I still think the bride is wrong for stating her reason as she doesn't want to pay for a meal though!

cory · 10/03/2009 08:58

Totally unreasonable in the present instance, as she does not want a childfree wedding: she wants children as a nice accessory that she can use when required and then put away. Not on!

AnguaVonUberwald · 10/03/2009 08:58

i would just say, that you completely understand that they don't want kids at the reception, many people want a child free wedding, but in that case, sadly, they will not be able to be part of the ceremony, as you will have to arrange a day long activity for them - otherwise they will feel very disapointed and like they have missed out.

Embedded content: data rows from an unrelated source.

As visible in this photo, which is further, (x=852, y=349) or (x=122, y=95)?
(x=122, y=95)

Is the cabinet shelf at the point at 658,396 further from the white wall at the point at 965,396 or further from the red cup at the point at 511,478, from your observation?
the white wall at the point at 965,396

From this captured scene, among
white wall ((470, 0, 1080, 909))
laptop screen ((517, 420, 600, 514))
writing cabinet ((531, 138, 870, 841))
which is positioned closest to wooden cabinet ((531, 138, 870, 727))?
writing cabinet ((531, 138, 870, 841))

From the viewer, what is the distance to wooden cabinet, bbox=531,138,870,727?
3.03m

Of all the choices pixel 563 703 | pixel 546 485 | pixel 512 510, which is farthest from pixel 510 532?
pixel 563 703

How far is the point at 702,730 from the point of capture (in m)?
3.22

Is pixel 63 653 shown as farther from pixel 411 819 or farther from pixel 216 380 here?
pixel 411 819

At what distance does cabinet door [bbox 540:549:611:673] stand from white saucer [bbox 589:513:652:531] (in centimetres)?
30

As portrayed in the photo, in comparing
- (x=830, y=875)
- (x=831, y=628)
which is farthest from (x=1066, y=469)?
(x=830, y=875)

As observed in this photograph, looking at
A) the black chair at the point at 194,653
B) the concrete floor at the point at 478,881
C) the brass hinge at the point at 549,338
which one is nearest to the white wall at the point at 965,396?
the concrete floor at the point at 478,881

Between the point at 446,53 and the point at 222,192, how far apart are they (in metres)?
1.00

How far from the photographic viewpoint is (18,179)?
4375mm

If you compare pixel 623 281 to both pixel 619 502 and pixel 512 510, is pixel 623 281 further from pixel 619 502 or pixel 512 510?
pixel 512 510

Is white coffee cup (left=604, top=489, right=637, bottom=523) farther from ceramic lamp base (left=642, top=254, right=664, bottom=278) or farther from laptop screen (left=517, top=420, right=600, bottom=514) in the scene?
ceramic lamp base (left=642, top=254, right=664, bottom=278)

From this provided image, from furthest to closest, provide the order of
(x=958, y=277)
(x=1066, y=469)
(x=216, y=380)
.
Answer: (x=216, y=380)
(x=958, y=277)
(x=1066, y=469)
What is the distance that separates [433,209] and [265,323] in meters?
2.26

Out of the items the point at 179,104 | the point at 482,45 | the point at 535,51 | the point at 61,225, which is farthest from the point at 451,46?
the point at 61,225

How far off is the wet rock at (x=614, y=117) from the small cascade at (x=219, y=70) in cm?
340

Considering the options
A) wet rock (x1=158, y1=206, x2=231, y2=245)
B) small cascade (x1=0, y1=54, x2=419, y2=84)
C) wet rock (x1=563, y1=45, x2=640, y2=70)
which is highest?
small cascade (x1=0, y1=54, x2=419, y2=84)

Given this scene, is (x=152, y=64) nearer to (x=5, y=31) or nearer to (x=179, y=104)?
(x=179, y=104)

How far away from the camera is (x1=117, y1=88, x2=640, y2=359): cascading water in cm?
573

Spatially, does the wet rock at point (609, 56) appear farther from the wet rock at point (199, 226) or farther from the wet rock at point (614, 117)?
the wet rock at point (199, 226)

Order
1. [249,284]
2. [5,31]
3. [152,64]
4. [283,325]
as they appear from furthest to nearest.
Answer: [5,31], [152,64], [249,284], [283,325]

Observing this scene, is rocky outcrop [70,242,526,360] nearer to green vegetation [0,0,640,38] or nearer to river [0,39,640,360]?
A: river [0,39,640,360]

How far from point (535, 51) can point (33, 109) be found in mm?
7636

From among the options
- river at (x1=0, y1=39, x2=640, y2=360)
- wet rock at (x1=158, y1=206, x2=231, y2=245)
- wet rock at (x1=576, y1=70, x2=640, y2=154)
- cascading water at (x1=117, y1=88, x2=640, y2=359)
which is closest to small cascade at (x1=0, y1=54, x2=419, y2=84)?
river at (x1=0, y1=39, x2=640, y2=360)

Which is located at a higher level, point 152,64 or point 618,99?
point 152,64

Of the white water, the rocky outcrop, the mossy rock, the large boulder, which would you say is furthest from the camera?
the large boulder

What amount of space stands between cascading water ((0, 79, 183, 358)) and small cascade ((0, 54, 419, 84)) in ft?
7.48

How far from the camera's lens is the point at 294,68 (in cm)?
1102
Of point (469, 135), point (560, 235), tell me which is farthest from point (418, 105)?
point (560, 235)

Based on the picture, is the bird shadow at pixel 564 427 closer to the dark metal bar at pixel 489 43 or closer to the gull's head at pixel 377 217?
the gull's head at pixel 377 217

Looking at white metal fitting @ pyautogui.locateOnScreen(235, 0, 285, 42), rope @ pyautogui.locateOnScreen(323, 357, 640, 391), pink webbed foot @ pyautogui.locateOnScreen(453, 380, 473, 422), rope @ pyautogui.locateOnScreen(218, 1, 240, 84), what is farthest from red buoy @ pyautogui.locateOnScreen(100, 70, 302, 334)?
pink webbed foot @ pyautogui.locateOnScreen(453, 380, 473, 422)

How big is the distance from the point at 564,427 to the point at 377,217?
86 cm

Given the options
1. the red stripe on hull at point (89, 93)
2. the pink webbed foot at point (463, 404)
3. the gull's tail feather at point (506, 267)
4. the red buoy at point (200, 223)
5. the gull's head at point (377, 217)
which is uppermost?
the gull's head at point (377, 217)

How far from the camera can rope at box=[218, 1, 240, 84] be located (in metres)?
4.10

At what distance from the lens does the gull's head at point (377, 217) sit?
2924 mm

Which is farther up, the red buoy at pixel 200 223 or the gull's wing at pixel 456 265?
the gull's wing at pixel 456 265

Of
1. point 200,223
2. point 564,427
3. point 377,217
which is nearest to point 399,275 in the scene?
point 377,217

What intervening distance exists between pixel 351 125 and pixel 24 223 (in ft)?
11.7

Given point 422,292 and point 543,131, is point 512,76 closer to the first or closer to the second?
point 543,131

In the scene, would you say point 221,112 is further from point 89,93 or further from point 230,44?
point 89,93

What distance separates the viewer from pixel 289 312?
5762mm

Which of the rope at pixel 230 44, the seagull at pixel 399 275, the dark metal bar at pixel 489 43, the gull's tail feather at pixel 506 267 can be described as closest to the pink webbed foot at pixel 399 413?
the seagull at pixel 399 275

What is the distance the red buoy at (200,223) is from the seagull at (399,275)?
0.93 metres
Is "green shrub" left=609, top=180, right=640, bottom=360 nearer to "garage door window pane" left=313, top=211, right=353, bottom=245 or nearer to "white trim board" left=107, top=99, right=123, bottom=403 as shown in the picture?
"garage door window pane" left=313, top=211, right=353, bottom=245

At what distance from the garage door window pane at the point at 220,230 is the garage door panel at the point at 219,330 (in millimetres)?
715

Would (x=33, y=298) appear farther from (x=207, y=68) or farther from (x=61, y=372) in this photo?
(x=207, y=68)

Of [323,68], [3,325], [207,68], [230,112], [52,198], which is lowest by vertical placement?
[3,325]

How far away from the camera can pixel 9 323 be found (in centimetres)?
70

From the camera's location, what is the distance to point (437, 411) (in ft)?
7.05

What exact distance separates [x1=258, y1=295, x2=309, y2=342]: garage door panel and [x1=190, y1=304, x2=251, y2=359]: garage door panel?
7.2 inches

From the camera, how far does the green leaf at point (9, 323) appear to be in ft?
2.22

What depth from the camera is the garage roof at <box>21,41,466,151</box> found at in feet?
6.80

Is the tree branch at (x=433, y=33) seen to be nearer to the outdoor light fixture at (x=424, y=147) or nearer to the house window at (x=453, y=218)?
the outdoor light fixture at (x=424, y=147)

That should make it clear that its all or nothing, without haveing to throw a temper tantrum!

NewTeacher · 10/03/2009 09:02

Out of order!!! If it were friends I would undestand but this is immediate family! Tell him to get his finger out!!! If is fiance is being that penny pinching why doesnt he offer to pay???

They want your kids for bridesmaids etc then they shoulod be there for the whole thing!!!